Ryan Bakken, Forum News Service, Published October 07 2013
White supremacist Cobb attends UND symposium on 'Faces of Hatred'
That didn’t mean the white supremacist was in the spotlight for only 90 seconds, however. He made his presence known by sitting in the front row, occasionally laughing, making several trips across the courtroom to a reporter to comment on the panelists’ remarks and recording the panel discussion on his laptop.
Cobb’s presence was “somewhat unnerving,” said Gregory Gordon, a UND law professor and director of UND’s Center for Human Rights and Genocide Studies, sponsor of the symposium.
Later, Gordon elaborated on why it was unsettling: “He’ll probably take excerpts from what we said and send them to his hate mongers.”
Cobb, 61, has purchased 12 building lots in Leith, a small town 75 miles southwest of Bismarck. He has been giving the lots to other known white supremacists as part of his plan to eventually take over the town’s government. In late September, more than 300 protesters rallied in Leith against Cobb’s plan.

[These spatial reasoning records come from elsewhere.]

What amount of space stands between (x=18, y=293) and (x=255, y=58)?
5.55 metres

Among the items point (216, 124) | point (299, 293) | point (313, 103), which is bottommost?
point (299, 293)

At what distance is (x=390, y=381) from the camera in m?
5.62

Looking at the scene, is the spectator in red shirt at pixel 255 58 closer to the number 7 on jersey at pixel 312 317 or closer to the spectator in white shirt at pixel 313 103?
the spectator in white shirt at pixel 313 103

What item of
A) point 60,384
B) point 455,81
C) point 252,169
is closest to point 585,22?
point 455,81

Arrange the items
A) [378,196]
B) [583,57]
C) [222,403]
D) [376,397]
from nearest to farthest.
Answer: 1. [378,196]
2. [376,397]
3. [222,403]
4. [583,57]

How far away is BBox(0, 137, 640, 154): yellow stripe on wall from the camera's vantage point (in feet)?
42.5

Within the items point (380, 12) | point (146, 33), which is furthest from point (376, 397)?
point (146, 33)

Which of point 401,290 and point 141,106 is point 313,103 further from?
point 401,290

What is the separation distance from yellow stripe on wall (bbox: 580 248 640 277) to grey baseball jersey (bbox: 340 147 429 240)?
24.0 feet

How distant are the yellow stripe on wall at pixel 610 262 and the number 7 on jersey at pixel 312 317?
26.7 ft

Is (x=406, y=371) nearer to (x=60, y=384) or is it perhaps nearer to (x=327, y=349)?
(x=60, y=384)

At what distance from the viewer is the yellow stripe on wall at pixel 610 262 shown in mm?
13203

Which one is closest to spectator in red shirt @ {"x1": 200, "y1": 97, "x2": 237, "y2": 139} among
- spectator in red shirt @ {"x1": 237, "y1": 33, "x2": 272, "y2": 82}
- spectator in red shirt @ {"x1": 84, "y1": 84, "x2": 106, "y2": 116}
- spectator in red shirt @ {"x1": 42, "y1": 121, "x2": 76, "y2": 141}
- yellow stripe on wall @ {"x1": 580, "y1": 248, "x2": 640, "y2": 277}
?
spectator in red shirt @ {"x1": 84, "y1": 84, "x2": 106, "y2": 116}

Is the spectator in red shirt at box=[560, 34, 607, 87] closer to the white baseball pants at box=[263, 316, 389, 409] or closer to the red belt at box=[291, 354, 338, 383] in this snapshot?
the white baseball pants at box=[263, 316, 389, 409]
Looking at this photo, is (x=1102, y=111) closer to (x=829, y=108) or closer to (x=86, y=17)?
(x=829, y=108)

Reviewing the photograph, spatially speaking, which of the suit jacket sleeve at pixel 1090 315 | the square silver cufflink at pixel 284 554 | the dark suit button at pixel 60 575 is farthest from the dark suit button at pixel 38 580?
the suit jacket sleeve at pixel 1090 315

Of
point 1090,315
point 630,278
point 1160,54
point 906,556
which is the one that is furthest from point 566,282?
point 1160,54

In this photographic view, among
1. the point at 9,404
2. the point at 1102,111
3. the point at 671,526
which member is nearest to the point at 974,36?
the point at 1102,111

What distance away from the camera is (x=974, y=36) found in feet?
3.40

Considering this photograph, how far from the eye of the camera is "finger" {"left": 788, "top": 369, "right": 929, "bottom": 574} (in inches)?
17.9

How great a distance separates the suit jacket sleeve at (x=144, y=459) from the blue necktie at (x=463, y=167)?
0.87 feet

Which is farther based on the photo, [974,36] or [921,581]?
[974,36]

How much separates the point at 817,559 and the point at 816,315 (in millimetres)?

The events in Leith prompted the UND center to host the symposium titled “Cobbsville? A White Supremacist Takeover of Leith, North Dakota?”
The estimated 75 people in attendance were required to go through security, including a wand that was operated by Grand Forks Police Department personnel. UND spokesman Peter Johnson said Cobb requested the security Saturday when he informed UND that he planned to attend.
Gordon thanked the Grand Forks police “for helping in making this a peaceful event” during his presentation and added later that, “We had a civil and professional discussion, and I’m glad we had something in place for it to happen that way.”
In Gordon’s talk, entitled “The Faces of Hatred,” he said, “We allow people to speak their mind even if we find them repugnant. In a democracy, the best way is to let them speak and expose them for what they are.”
However, because of the symposium-closing rules, audience members were allowed only one comment/question, limited to 90 seconds in length. Cobb used that up in a rambling talk that included him declaring racism as his religion and “you cannot defame my religion.”
Asked later what he thought of the panelists, Cobb answered: “Farting bridge trolls.”
Cobb also said that he had Barack Obama, before he was president, as a rider when he drove taxi in Hawaii. “And, he told me he wasn’t born in Hawaii,” Cobb said.